● **Spatial reasoning entries**:
------------

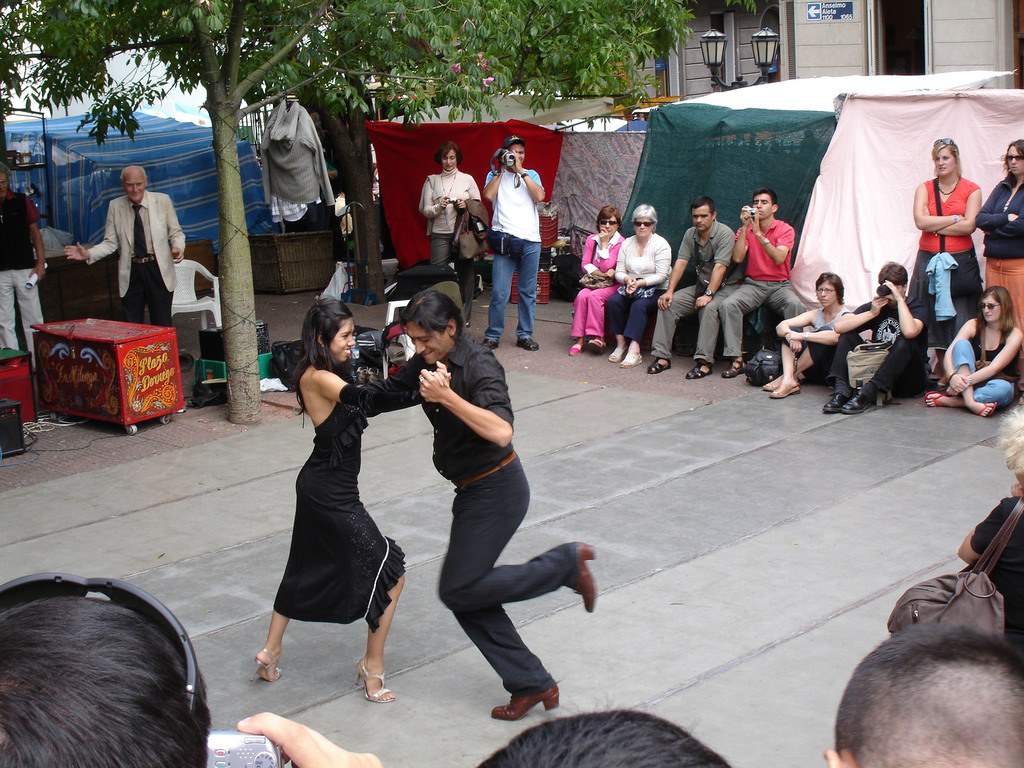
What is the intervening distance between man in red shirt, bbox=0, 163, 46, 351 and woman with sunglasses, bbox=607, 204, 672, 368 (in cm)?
525

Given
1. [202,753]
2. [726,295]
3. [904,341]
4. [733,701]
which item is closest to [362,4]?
[726,295]

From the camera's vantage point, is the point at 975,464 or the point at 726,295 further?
the point at 726,295

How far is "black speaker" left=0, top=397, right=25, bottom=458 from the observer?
29.1ft

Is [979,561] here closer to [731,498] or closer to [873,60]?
[731,498]

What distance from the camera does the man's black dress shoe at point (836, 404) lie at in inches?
365

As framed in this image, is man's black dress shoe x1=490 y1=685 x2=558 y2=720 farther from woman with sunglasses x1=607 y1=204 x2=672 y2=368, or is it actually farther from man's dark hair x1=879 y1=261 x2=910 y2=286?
woman with sunglasses x1=607 y1=204 x2=672 y2=368

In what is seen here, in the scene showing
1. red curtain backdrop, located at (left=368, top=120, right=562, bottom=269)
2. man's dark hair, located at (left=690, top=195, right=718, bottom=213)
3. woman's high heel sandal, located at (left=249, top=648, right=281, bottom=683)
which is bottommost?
woman's high heel sandal, located at (left=249, top=648, right=281, bottom=683)

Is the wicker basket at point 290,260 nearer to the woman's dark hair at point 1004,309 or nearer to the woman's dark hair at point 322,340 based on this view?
the woman's dark hair at point 1004,309

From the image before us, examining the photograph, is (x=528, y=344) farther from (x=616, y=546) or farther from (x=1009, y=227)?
(x=616, y=546)

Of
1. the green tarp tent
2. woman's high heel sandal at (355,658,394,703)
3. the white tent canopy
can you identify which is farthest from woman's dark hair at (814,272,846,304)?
woman's high heel sandal at (355,658,394,703)

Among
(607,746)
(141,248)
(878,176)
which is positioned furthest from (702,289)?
(607,746)

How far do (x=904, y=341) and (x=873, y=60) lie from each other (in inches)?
478

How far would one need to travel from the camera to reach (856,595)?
598 cm

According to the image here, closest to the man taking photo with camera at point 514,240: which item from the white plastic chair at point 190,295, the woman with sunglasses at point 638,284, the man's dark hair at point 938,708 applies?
the woman with sunglasses at point 638,284
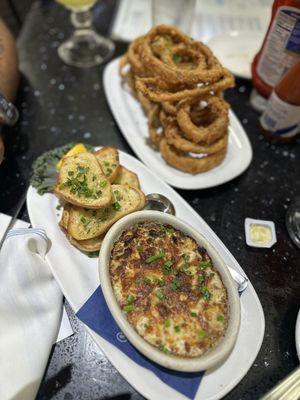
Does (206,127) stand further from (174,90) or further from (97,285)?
(97,285)

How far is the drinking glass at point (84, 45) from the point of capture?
1898 millimetres

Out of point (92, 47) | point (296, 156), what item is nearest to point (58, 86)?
point (92, 47)

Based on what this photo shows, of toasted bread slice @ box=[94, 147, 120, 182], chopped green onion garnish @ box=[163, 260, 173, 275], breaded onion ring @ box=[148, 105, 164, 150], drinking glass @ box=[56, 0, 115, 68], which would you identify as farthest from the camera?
drinking glass @ box=[56, 0, 115, 68]

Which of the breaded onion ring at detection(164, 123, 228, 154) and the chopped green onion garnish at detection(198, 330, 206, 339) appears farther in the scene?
the breaded onion ring at detection(164, 123, 228, 154)

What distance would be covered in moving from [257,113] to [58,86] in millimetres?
1096

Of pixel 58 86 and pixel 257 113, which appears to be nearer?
pixel 257 113

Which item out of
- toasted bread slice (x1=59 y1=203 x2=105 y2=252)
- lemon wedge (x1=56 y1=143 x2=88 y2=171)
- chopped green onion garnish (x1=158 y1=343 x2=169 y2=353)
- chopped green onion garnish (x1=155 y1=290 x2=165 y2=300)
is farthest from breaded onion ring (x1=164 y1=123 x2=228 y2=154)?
chopped green onion garnish (x1=158 y1=343 x2=169 y2=353)

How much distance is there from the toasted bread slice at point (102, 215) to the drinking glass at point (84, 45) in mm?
1125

------------

Rewrite all of the entries above with "toasted bread slice" changed to "grilled bread slice" wherever it occurs, keeping everything else the same. Omit the pictures from your answer.

● **Complete answer**:
What is the intervening distance between man in red shirt, bbox=0, 163, 46, 351 and woman with sunglasses, bbox=607, 204, 672, 368 (in cm)?
525

Given
1. [202,753]
2. [726,295]
3. [904,341]
4. [733,701]
which item is closest to [362,4]?
[726,295]

From the camera's vantage point, is the point at 975,464 or the point at 726,295 further?
the point at 726,295

How far is "black speaker" left=0, top=397, right=25, bottom=458 from the observer?
29.1ft

Is [979,561] here closer to [731,498] or closer to [873,60]?
[731,498]

What distance from the camera does the man's black dress shoe at point (836, 404) lie at in inches?
365

As framed in this image, is man's black dress shoe x1=490 y1=685 x2=558 y2=720 farther from woman with sunglasses x1=607 y1=204 x2=672 y2=368, or is it actually farther from man's dark hair x1=879 y1=261 x2=910 y2=286?
woman with sunglasses x1=607 y1=204 x2=672 y2=368

In what is seen here, in the scene showing
1. red curtain backdrop, located at (left=368, top=120, right=562, bottom=269)
2. man's dark hair, located at (left=690, top=195, right=718, bottom=213)
3. woman's high heel sandal, located at (left=249, top=648, right=281, bottom=683)
which is bottommost?
woman's high heel sandal, located at (left=249, top=648, right=281, bottom=683)

Is the wicker basket at point 290,260 nearer to the woman's dark hair at point 1004,309 or nearer to the woman's dark hair at point 322,340 based on this view?
the woman's dark hair at point 1004,309

From the image before us, examining the photograph, is (x=528, y=344) farther from (x=616, y=546) or farther from (x=1009, y=227)?
(x=616, y=546)

Of
1. the green tarp tent
2. woman's high heel sandal at (355,658,394,703)
3. the white tent canopy
can you identify which is farthest from woman's dark hair at (814,272,846,304)?
woman's high heel sandal at (355,658,394,703)

Among
(607,746)
(141,248)
(878,176)
which is positioned furthest from (702,289)?
(607,746)

How far do (x=904, y=341) and (x=873, y=60) lie from each other (in inches)?
478

How far would one need to travel from the camera to reach (856,595)?
598 cm

According to the image here, closest to the man taking photo with camera at point 514,240: which item from the white plastic chair at point 190,295, the woman with sunglasses at point 638,284, the man's dark hair at point 938,708 applies?
the woman with sunglasses at point 638,284
Does (206,127) stand further from (174,90) or further from (97,285)?
(97,285)

How far is the drinking glass at point (84, 45) from the point of capture?
1898 millimetres

Out of point (92, 47) | point (296, 156), what item is nearest to point (58, 86)?
point (92, 47)

Based on what this photo shows, of grilled bread slice @ box=[94, 147, 120, 182], chopped green onion garnish @ box=[163, 260, 173, 275], breaded onion ring @ box=[148, 105, 164, 150], drinking glass @ box=[56, 0, 115, 68], which would you identify as farthest from the camera?
drinking glass @ box=[56, 0, 115, 68]

Which of the breaded onion ring at detection(164, 123, 228, 154) and the chopped green onion garnish at detection(198, 330, 206, 339) appears farther in the scene?
the breaded onion ring at detection(164, 123, 228, 154)

What distance would be covered in moving from [257,113] to [58,86] in millimetres?
1096

Of pixel 58 86 and pixel 257 113, which appears to be nearer?
pixel 257 113

Which item out of
- grilled bread slice (x1=59 y1=203 x2=105 y2=252)
- lemon wedge (x1=56 y1=143 x2=88 y2=171)
- chopped green onion garnish (x1=158 y1=343 x2=169 y2=353)
- chopped green onion garnish (x1=155 y1=290 x2=165 y2=300)
is farthest from breaded onion ring (x1=164 y1=123 x2=228 y2=154)?
chopped green onion garnish (x1=158 y1=343 x2=169 y2=353)

How much distance is there from the grilled bread slice at point (102, 215) to the drinking glass at point (84, 45) in mm?
1125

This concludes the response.